A história de uma grande banda costuma ter o espírito de sua
própria época. Ao mesmo tempo em que torna palpável algo que parecia
estar no ar, também nos ajuda a ter mais clareza do que estava escondido
nas entrelinhas do cotidiano. Se os meninos que começaram a fazer rock
no Brasil na década de 80 tiveram o mérito de ser reconhecidos como uma
geração relevante da música brasileira, os Paralamas do Sucesso têm um
crédito nisso aí.
Põe na conta deles, por exemplo, a generosidade de apresentar as
“bandas dos amigos” seja em entrevistas, em covers nos shows, ou em
qualquer oportunidade que houvesse. Da primeira entrevista na Rádio
Fluminense até o palco do Rock In Rio, de anônimos eles passaram a
promessa. Vital e sua moto se transformou em um dos primeiros
hits daquela geração e lhes rendeu o convite para gravar um disco
profissional, como faziam as bandas que eles adoravam. A mudança de
conceito não mudou o espírito e a generosidade. Carregando a reboque sua
turma, foram os primeiros a gravar uma música de Renato Russo e fizeram
Brasília entrar no circuito até então dominado por cariocas, ajudando a
redefinir fronteiras.
Aliás, falando em Rock In Rio, também está na conta deles boa parte
do sucesso das bandas nacionais naquele evento que foi a primeira
grande experiência do show business brasileiro. Dali pra frente, os
palcos melhoraram, as turnês cresceram, as rádios deram espaço e a TV se
abriu a toda uma nova cultura jovem forte e representativa que emergia.

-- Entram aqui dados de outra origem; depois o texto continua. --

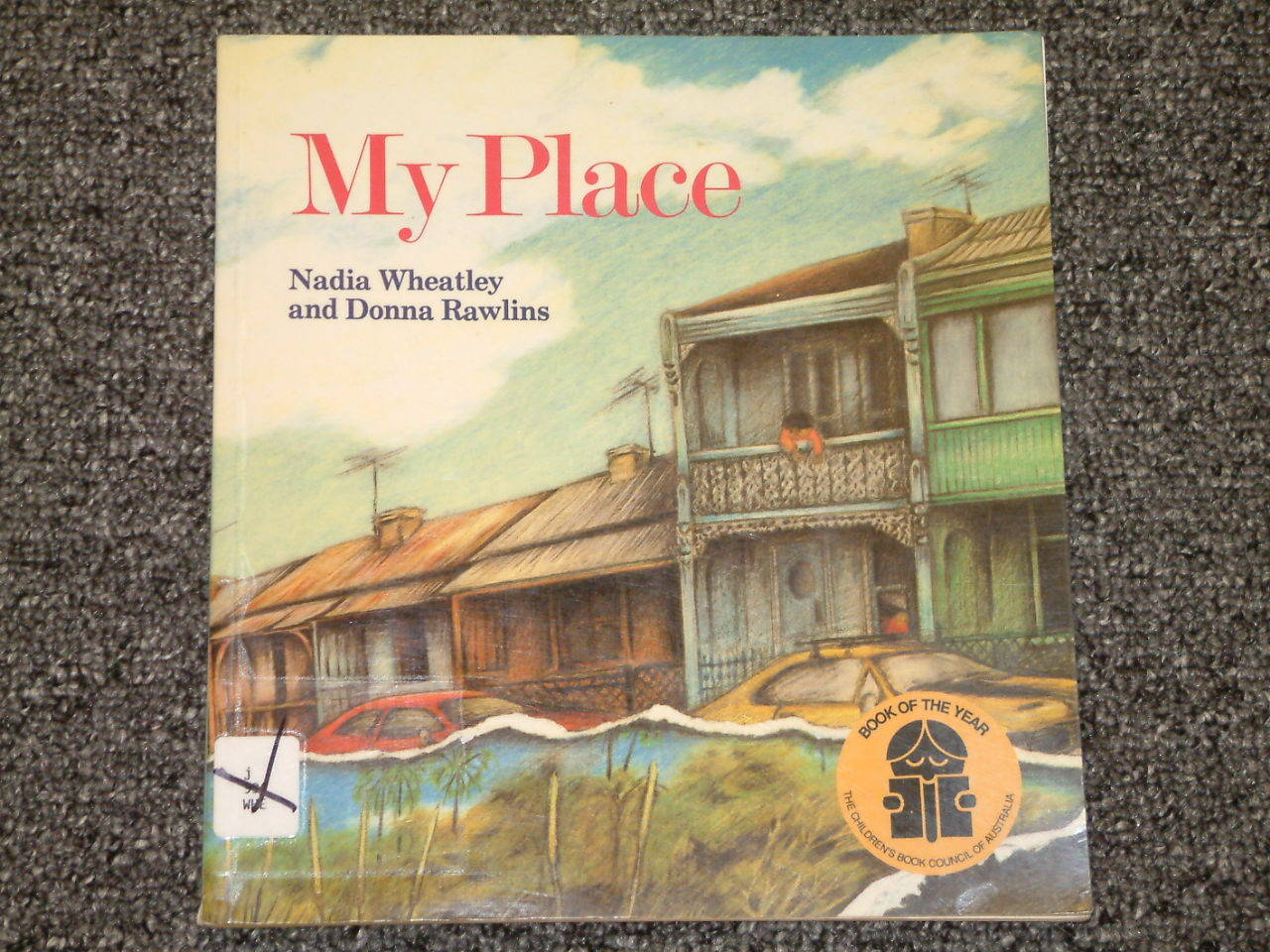 My Place by Nadia Wheatley and Donna Rawlins Australia
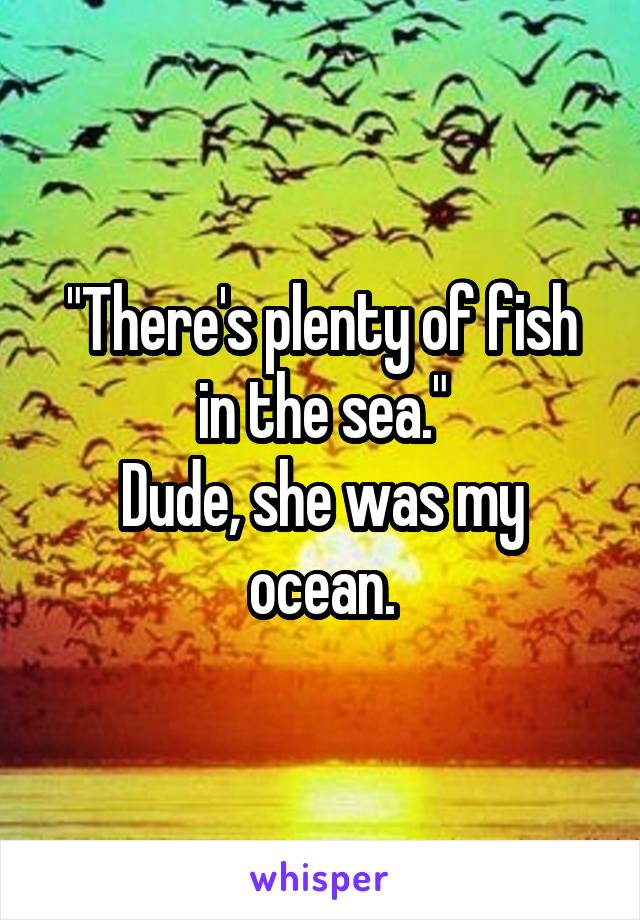 """""""There's plenty of fish in the sea."""" Dude, she was my ocean."""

Aquele grupo de artistas relevantes era a prova disso. Havia um novo
país nascendo e a trilha sonora era a dessa rapaziada. Depois do bom
lançamento de “Cinema Mudo”, da série de hits e sucessos que vieram a
reboque de “O Passo do Lui” e da apresentação histórica no Rock In Rio,
veio “Selvagem?”. E aí, a conta cresceu muito.
Põe aí a primeira realização concreta de um álbum brasileiro pop em
que as referências anglo-americanas do rock eram fundidas com
sonoridades locais e latinas – sobretudo as jamaicanas. Ali os Paralamas
colocavam os primeiros tijolos daquilo que seria melhor compreendido e
bem sucedido apenas na década seguinte. Nessa busca, eles ainda
encontraram uma forma de ser mais populares, de fazer o rock nacional ir
além da classe média e, ao mesmo tempo, de torná-lo música de
exportação. Turnês pela América Latina e pelos Estados Unidos fizeram
dOs Paralamas a primeira banda brasileira reconhecida
internacionalmente. E nessa eles foram parar no tradicionalíssimo
Festival de Montreux. Dessa apresentação, tiraram o disco “D”.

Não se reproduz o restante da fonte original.